I'd love to hear what the other side to this story is... given that Bush has recently apologized for the mess at Walter Reed.
(deactivated member)
on 2/15/07 1:20 pm
on 2/15/07 1:20 pm
Ooops, I forgot to post the author of the article:
Michael Mason.
He is on staff at the Neurologic Rehabilitation Institute at Brookhaven Hosptial in Tulsa, Oklahoma, where he is a brain-injury case manager for the patients all over the United States. He recently finished a book "Damaged: The Injured Brain" for publication in early 2008.
The name of the publication in which the above article appears on page 54, is DISCOVER, Science, Technology, and The Future.. it is not on their web site (yet), but is available on newstands everywhere. I only posted excerpts because I do not have permission to reprint the entire article.
Keith Olbermann did a great story on how the conditions at Walter Reed Army Hospital are... they're terrible. Overcrowded, ****roach infested, shower rot, soldiers with ambulatory problems can't get to their pharmacy or psychologist or even their physical therapist because of ramps that are too steep and paths that are closed off.
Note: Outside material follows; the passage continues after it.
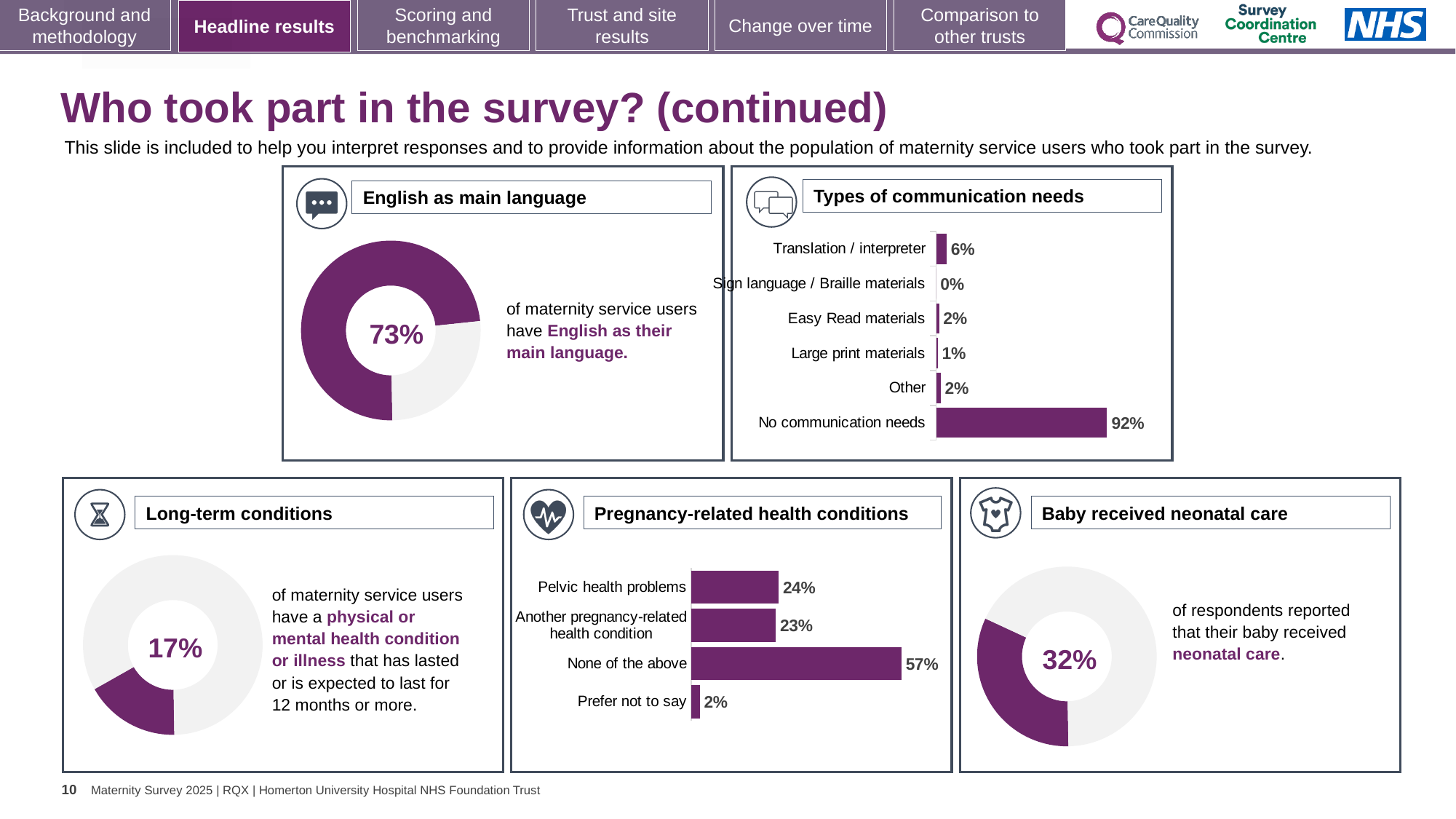
In the 'Pregnancy-related health conditions' chart, what is the value for Pelvic health problems? 24% In the 'Types of communication needs' chart, how many categories are shown? 6 In the 'Types of communication needs' chart, what is the value for Translation / interpreter? 6% In the 'Baby received neonatal care' chart, what percentage of respondents reported that their baby received neonatal care? 32% In the 'English as main language' chart, what percentage of maternity service users have English as their main language? 73% In the 'Long-term conditions' chart, what percentage of maternity service users have a physical or mental health condition or illness? 17% In the 'Pregnancy-related health conditions' chart, which category has the lowest value? Prefer not to say What kind of chart is the 'Pregnancy-related health conditions' chart? Bar chart In the 'Pregnancy-related health conditions' chart, what is the difference between None of the above and Another pregnancy-related health condition? 34% Which is larger: the 'Long-term conditions' value or the 'Baby received neonatal care' value? Baby received neonatal care In the 'Types of communication needs' chart, which category has the highest value? No communication needs In the 'Types of communication needs' chart, what is the difference between No communication needs and Translation / interpreter? 86%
This is not even a hospital that runs under the Veteran's Administration. This hospital is an operational military facility, being run under the department of defense.
These soldiers risked everything, and this is how we treat them?
Besides that, Bush's latest budget proposal contains deep cuts in veteran's benefits--including medical benefits.
How do you deploy a surge of 21,000 troops and then say that when they start coming back wounded, you're not going to care for them?